Muskan, this little 8 year old girl in the snap appears all set to break into a dance if some music is put on. As one of my colleagues put it, smiles like this one can really take the stress off a very very busy day.
There is more reason for Muskan to put so much of a smile. Muskan came to us more than a fortnight back after having been bitten by a chameleon in her aunt's house where she had gone for a visit. The problem was that after the chameleon bite, she started to feel very weird.
She had a funny feeling in her throat and she found it difficult to open her eyes.
Her father was a sensible man and brought her to the 'bite hospital' which is us. My colleague received her in emergency and she told him that she was bitten by a girgit – that's the word for a chameleon.
Dr. Ao did not feel that things were okay. He called for a second opinion and while I was repeatedly asking her if she was quite positive that the culprit creature was a girgit, it was very obvious that the ptosis was worsening.
I told my suspicion of a cobra bite to the relatives. They wanted to know about the costs involved and was reluctant to give Anti-Snake Venom. To buy time, I told them that I'll start off with a small dose and see how things progress. However, as our staff got the ASV ready, she went into a respiratory arrest and we had to put her on mechanical ventilation.
Things became easy for us. Very soon, she was receiving treatment for cobra bite.
With the ASV, atropine and neostigmine, she was conscious, breathing on her own and talking after 3-4 hours. I again asked her about the animal that bit her – girgit was the answer.
By now, her bite site had swollen up quite a bit and it was obvious that it was a cobra bite.
The next day, Muskan narrated on how she had turned to take some rotis which was kept on a window sill and as she turned after taking the food, she saw a chameleon sitting beside the plate of rotis, which lunged at her and bit her on the upper part of her right arm. That narration was difficult to believe as chameleons are quite timid creatures and they run for their lives when they see someone.
However, Muskan was the first of our two patients who misidentified the animal that bit them.

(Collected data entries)

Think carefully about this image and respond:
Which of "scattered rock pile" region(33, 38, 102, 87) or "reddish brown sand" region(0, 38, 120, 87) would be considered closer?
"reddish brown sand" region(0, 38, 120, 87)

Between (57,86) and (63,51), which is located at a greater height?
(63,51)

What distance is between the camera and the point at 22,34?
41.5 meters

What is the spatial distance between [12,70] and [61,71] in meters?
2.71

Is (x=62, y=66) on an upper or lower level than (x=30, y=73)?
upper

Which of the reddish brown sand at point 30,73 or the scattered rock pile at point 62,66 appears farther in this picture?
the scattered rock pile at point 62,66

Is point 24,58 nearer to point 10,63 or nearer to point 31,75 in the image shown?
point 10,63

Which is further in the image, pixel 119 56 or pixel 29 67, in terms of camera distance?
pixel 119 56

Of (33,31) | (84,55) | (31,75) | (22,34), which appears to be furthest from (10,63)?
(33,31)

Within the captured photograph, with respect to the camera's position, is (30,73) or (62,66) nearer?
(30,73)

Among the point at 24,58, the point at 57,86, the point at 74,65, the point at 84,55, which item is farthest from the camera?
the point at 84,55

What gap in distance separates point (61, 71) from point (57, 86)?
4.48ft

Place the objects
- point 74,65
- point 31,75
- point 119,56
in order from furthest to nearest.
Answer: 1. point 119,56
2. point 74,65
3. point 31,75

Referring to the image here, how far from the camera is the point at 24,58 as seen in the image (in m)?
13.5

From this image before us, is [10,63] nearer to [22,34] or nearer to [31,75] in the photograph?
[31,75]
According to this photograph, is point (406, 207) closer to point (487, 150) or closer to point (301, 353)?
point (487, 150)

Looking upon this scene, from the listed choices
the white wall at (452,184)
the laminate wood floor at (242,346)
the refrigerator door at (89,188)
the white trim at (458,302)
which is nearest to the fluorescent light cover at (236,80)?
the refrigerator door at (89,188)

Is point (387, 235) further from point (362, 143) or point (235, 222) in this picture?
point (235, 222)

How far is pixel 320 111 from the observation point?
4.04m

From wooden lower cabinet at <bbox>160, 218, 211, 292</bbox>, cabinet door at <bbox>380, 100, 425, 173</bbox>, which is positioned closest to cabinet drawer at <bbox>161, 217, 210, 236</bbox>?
* * *
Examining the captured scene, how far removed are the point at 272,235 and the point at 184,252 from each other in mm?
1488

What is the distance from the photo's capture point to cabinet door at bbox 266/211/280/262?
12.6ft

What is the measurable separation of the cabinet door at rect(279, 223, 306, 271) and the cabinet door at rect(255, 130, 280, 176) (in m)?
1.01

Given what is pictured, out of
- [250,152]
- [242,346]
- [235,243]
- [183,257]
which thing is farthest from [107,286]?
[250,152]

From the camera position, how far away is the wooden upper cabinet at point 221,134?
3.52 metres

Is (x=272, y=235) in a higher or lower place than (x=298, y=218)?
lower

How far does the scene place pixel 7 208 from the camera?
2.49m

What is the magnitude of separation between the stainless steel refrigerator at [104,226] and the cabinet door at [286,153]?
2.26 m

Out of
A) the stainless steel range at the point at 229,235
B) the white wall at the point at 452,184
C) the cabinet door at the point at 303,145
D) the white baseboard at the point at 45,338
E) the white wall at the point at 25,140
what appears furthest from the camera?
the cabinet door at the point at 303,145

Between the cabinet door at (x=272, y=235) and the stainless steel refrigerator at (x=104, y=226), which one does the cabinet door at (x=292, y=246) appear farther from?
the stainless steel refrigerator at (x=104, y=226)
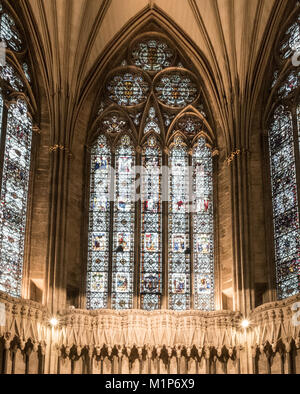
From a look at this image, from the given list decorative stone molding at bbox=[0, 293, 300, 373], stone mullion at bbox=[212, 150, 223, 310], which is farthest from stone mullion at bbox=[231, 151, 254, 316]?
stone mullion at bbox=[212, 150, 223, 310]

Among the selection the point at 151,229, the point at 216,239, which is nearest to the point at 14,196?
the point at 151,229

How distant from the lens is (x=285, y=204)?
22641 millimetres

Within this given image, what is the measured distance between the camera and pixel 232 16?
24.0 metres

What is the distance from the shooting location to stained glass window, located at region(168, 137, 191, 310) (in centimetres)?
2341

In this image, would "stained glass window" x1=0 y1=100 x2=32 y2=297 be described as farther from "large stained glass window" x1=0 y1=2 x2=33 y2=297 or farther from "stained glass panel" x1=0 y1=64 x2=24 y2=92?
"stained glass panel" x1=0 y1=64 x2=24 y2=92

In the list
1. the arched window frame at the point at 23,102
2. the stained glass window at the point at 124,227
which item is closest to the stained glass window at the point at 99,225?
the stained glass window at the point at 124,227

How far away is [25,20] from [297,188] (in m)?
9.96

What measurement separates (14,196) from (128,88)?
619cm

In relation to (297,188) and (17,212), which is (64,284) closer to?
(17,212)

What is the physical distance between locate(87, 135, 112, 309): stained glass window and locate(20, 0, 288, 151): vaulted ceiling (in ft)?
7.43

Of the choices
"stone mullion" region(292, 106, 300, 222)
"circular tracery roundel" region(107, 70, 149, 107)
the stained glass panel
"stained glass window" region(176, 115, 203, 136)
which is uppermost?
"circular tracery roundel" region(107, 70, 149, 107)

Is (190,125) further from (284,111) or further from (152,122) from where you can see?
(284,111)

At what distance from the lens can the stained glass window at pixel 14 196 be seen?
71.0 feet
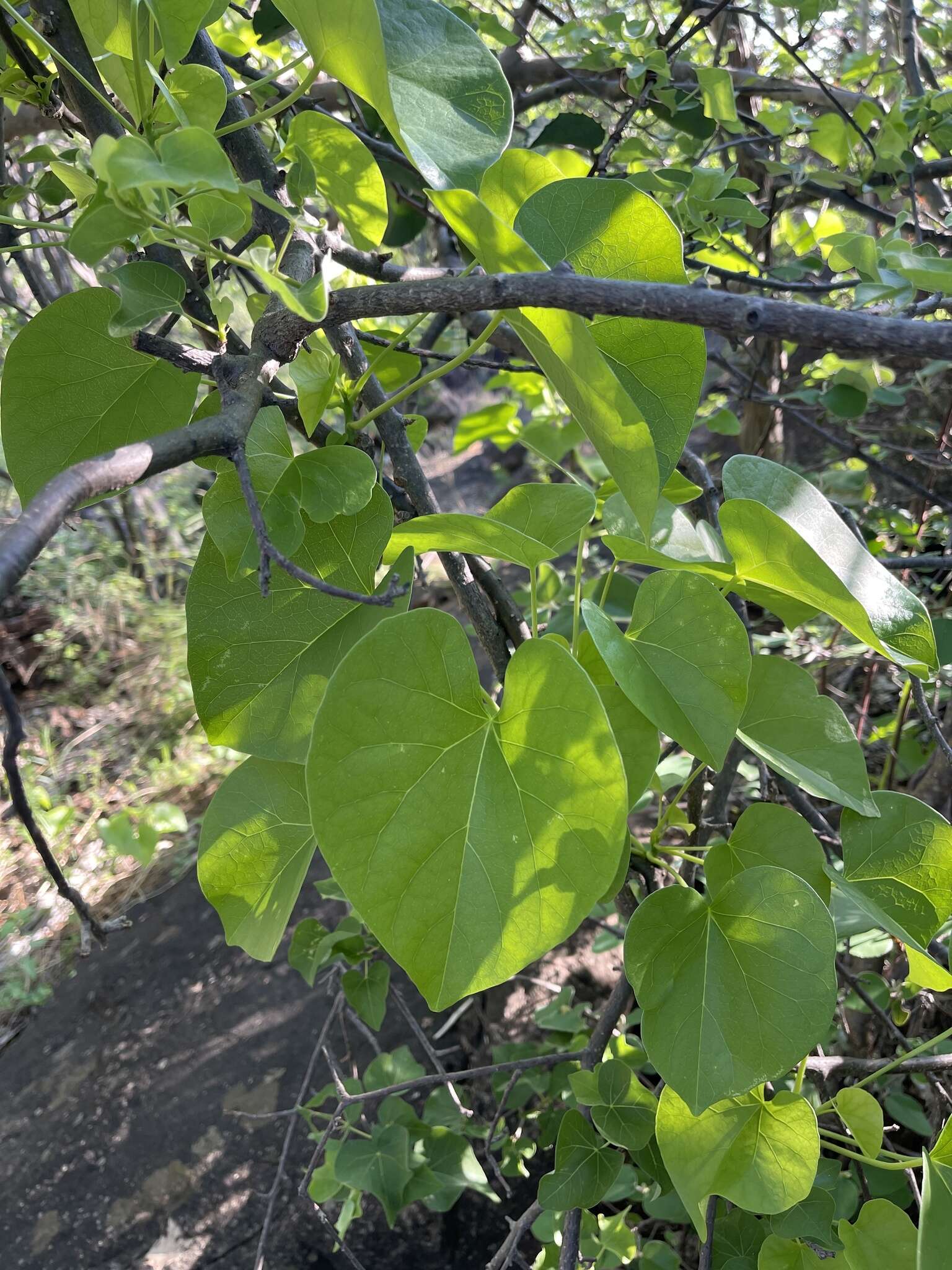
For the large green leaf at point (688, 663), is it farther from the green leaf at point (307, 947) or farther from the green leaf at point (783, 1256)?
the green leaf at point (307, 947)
* * *
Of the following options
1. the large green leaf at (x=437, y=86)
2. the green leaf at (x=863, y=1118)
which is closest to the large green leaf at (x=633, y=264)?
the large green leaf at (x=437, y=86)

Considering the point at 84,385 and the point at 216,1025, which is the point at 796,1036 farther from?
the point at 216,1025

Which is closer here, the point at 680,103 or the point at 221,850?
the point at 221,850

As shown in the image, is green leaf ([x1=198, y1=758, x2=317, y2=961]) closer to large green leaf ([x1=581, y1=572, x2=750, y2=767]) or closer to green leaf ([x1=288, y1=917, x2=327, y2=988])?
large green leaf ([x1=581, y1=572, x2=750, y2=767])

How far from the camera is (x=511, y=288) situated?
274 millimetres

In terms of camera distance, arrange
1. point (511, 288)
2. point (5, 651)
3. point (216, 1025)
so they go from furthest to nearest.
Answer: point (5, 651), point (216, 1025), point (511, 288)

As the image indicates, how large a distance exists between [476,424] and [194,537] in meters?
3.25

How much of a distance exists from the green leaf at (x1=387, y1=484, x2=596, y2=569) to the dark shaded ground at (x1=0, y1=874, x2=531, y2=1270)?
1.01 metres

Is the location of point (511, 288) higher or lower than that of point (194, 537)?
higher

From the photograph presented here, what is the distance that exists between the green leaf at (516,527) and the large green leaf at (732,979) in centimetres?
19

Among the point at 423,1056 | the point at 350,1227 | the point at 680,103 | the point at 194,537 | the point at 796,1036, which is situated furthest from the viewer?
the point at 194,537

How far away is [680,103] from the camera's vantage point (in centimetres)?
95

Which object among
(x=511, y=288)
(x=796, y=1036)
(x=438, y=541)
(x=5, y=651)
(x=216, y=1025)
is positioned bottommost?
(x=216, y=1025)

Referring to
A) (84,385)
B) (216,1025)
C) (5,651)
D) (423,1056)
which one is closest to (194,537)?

ABOUT THIS EXERCISE:
Can you reproduce the account of Muskan's bite above, starting at the words that have "I told my suspicion" and ending after "for cobra bite.", and swap "mechanical ventilation" for "a ventilator"?

TASK RESPONSE:
I told my suspicion of a cobra bite to the relatives. They wanted to know about the costs involved and was reluctant to give Anti-Snake Venom. To buy time, I told them that I'll start off with a small dose and see how things progress. However, as our staff got the ASV ready, she went into a respiratory arrest and we had to put her on a ventilator.
Things became easy for us. Very soon, she was receiving treatment for cobra bite.